Team will honor Tyler on senior night; more needs to be done



Then-redshirt sophomore quarterback Tyler Hilinski looks for a receiver against Boise State on Sept. 9, 2017 in Martin Stadium. Hilinski led WSU to a 47-44 comeback win.

SHAYNE TAYLOR, Evergreen reporter

As someone who has lost a brother to suicide, I will be the first to say it is easy to sweep things under the rug in an attempt to move forward, but it is nearly impossible to grow from it when you put it out of sight. 

As a student at WSU, I will say that this school, city and community has a far better reputation when it comes to awareness of mental health and suicide than other institutions and communities I have been around.

Junior advertising major Alex Brady said that he has close friends who suffer from mental illness and sees how college negatively affects their mental health.

“The thing with mental illness and suicidal thoughts is they are internal problems, and many of the people dealing with this do not go out and look for help,” Brady said.

With that in mind, why is it that we are not staying true to that reputation and doing far more to honor a former Cougar who we lost almost two years ago?

Tyler Hilinski was a former student and quarterback for WSU who died by suicide in January 2018. His family created Hilinski’s Hope following his death. This foundation was made with the intent to spread awareness of mental illness, especially to those who are student-athletes.

The WSU community needs to continuously make efforts to honor Tyler, the Hilinski’s Hope Foundation and mental health as a whole. 

The last home football game takes place Saturday against Oregon State. This will also be senior night, and Tyler would be a member of this year’s senior class.

In a press conference on Nov. 11, head coach Mike Leach said he and the staff always planned to celebrate Tyler on senior night, and it is something they never thought twice about.

“We have always from the beginning planned to have Tyler a part of everything this class celebrated and did together just because that was his class,” Leach said.

Tyler’s family will be in attendance for the game to honor Tyler, and this could be a perfect time to begin a tradition that is long overdue in Pullman.

Universities across the nation have demonstrated different ways to honor Tyler. One of the standout examples of this is holding up three fingers when entering the third quarter. Three was the number worn by Tyler during his time at WSU and the number his younger brother, Ryan Hilinski, wears at University of South Carolina.

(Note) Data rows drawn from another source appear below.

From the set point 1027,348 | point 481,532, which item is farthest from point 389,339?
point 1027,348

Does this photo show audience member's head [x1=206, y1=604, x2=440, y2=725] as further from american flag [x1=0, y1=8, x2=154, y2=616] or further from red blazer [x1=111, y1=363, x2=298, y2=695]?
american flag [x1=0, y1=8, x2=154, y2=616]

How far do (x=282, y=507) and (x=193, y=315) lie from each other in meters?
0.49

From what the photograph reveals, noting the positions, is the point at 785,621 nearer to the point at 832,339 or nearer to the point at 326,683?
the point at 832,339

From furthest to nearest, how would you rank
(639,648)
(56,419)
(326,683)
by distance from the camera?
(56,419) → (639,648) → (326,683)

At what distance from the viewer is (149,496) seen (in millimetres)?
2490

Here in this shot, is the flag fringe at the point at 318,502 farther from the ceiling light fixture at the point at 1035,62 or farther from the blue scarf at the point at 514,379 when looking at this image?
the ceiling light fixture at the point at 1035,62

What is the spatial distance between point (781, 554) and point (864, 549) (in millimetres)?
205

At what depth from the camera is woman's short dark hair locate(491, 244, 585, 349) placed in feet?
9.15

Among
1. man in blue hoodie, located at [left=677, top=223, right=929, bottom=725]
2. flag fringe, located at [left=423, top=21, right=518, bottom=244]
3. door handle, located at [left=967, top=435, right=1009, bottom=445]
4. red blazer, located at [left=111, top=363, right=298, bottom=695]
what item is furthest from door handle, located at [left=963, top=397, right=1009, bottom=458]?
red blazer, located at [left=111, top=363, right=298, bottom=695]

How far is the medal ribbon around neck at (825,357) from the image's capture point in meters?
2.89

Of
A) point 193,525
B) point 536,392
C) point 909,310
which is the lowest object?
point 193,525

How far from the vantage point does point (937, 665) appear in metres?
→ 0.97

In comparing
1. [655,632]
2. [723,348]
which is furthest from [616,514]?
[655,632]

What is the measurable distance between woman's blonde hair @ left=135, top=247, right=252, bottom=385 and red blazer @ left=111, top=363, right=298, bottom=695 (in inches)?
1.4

The impact of that gesture stretches far beyond USC’s home crowd. Before USC faced the University of Georgia, a parent posted the idea to hold three fingers up before and after the first play of the third quarter to Georgia’s athletic Facebook page. The Bulldogs’ fans followed through, sending an impactful and positive message.

WSU can and should do a better job of following this example. Many WSU fans wear the Hilinski Hope bracelets to honor Tyler, but it is time to do more. 

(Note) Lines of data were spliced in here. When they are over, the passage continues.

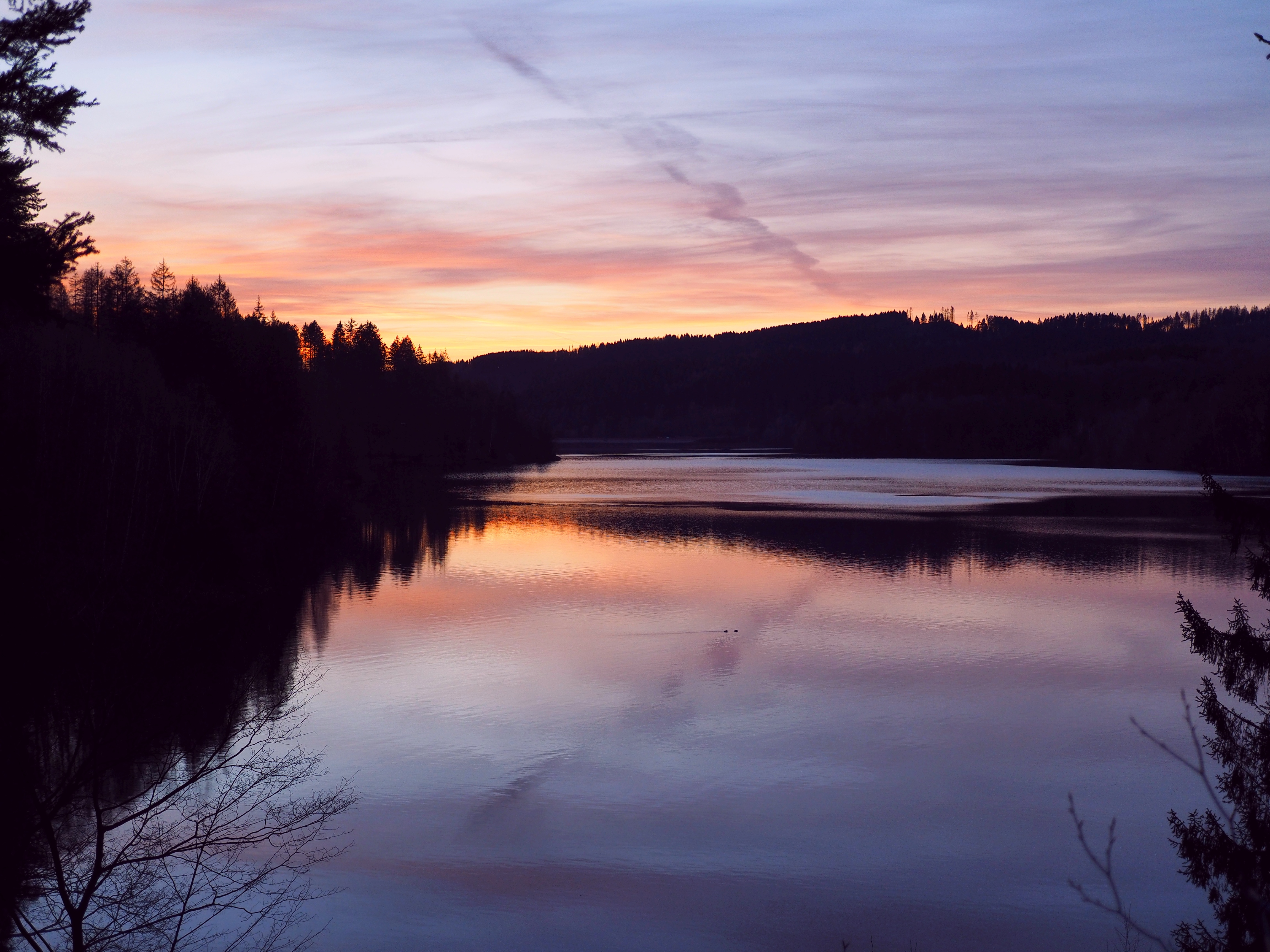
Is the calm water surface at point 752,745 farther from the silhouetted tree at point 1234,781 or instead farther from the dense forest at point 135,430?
the dense forest at point 135,430

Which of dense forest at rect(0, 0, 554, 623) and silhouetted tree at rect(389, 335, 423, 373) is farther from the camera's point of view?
silhouetted tree at rect(389, 335, 423, 373)

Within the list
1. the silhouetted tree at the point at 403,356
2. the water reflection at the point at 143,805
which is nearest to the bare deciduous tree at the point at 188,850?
the water reflection at the point at 143,805

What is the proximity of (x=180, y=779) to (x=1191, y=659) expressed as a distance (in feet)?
51.3

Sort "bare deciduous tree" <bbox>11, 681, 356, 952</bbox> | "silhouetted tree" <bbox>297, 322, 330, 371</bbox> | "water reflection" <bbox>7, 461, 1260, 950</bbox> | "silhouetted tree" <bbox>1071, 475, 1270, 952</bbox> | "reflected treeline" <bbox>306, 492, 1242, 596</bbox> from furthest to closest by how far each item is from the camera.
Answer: "silhouetted tree" <bbox>297, 322, 330, 371</bbox> < "reflected treeline" <bbox>306, 492, 1242, 596</bbox> < "water reflection" <bbox>7, 461, 1260, 950</bbox> < "silhouetted tree" <bbox>1071, 475, 1270, 952</bbox> < "bare deciduous tree" <bbox>11, 681, 356, 952</bbox>

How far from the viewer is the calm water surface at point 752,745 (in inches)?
366

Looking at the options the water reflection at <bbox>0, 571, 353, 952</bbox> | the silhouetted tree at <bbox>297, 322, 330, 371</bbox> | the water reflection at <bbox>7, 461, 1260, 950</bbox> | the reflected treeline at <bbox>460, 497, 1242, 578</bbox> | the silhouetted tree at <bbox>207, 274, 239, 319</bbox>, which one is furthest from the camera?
the silhouetted tree at <bbox>297, 322, 330, 371</bbox>

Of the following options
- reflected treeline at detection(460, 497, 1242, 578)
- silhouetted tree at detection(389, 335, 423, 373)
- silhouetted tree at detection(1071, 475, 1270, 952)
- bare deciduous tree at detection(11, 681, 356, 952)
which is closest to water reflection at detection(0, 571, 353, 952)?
bare deciduous tree at detection(11, 681, 356, 952)

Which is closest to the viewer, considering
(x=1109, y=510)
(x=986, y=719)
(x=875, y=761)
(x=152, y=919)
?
(x=152, y=919)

Fans holding up three fingers to start the third quarter would be a great start, but I also think retiring the number three football jersey is long overdue and would be another way of moving forward to show our support.

It is a great gesture that would pay respect to Tyler and his family. It also shows that Tyler’s life will continue to be celebrated at a place where he was once known as The Comeback Kid. This is a gesture that is commonly practiced in sports at all levels to honor those who earned great achievements or to honor those who died.

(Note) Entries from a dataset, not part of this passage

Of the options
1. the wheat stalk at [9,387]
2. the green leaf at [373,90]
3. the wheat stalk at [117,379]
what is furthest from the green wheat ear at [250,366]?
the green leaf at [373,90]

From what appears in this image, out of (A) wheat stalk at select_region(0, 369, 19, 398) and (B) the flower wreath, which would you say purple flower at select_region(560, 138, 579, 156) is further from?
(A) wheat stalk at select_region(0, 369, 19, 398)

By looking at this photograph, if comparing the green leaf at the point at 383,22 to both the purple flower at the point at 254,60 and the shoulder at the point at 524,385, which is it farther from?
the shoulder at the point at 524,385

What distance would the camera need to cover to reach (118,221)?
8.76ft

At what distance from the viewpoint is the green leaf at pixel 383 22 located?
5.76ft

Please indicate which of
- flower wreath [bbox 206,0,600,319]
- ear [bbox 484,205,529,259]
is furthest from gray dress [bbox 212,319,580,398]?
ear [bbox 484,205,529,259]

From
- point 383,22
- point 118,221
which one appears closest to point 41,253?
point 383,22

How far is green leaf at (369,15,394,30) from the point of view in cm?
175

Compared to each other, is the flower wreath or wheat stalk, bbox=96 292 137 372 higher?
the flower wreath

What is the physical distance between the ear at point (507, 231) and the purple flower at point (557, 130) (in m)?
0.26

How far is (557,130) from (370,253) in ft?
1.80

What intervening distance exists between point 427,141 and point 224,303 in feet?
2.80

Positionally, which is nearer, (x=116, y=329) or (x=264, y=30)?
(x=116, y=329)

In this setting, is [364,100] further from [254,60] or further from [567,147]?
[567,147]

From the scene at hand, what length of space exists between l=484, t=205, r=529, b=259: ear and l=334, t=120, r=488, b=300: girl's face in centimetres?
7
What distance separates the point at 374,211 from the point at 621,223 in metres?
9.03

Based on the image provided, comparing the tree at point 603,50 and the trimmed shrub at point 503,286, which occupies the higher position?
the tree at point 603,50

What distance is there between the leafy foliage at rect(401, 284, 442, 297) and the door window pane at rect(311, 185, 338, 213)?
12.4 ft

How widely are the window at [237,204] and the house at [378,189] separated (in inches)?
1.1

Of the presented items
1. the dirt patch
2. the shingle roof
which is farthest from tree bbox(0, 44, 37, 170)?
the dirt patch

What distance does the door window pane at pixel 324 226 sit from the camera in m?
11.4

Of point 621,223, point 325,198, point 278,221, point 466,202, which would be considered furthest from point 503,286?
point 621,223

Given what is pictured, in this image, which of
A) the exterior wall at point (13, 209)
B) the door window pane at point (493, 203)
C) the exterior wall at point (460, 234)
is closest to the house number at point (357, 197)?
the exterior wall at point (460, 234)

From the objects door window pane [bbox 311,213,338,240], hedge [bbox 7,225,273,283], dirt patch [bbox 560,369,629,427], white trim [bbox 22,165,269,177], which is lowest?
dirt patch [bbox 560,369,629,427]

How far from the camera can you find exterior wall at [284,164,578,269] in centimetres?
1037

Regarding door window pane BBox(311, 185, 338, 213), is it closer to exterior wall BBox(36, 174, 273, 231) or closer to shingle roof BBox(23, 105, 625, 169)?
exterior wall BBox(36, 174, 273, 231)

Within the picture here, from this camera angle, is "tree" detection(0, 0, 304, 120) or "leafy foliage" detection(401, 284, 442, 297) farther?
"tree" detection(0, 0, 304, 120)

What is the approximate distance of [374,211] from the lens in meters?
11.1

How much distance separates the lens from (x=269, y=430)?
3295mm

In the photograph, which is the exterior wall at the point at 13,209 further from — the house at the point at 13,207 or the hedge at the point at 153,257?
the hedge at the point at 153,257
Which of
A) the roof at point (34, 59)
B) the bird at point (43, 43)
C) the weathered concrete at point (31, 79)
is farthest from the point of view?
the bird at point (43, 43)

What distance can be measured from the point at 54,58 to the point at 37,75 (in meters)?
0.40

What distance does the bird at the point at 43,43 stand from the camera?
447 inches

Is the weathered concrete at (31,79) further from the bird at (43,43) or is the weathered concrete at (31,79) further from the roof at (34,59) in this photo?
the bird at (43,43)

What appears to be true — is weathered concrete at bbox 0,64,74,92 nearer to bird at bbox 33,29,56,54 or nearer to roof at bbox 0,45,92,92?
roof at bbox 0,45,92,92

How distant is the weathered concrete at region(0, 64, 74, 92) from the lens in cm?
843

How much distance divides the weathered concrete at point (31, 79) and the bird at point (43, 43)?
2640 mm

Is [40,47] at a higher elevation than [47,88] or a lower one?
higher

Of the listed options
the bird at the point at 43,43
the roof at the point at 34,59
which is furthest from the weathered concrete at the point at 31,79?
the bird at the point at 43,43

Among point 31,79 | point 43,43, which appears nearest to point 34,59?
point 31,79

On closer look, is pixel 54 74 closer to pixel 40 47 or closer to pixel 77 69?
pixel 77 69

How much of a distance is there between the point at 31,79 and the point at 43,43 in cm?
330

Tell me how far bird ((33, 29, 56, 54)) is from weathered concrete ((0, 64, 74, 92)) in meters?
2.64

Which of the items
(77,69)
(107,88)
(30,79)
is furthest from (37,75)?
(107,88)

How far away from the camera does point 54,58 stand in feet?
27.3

We need to continue talking about Hilinski’s Hope because not everyone is fully informed. For example, The State newspaper in South Carolina ran an inappropriate headline that they did not know was in reference to the foundation following a loss. The headline read “Hilinski Hope Sinks.”

The State sent out a series of apology tweets the following day, but the damage was already done.

This is a perfect example of why it is time to take greater action in bringing attention to mental health issues and suicide, and I think it could start with a positive gesture at future football games that would honor Tyler, one of our own.

Olivia Johnston, freshman interior design major, said promoting suicide hotlines would be another great step toward keeping the topic of mental health relevant.

“Keeping his name relevant so that the issue does not go unnoticed is also very important,” Johnston said.

Becoming more aware of mental illness and how important it is to make continuous efforts to prevent future tragedies is what the WSU community should strive to excel at. If we come together to take the first step as one, I am optimistic that we can become the community we are meant to be while honoring those who are no longer with us on the way. Hope never sinks.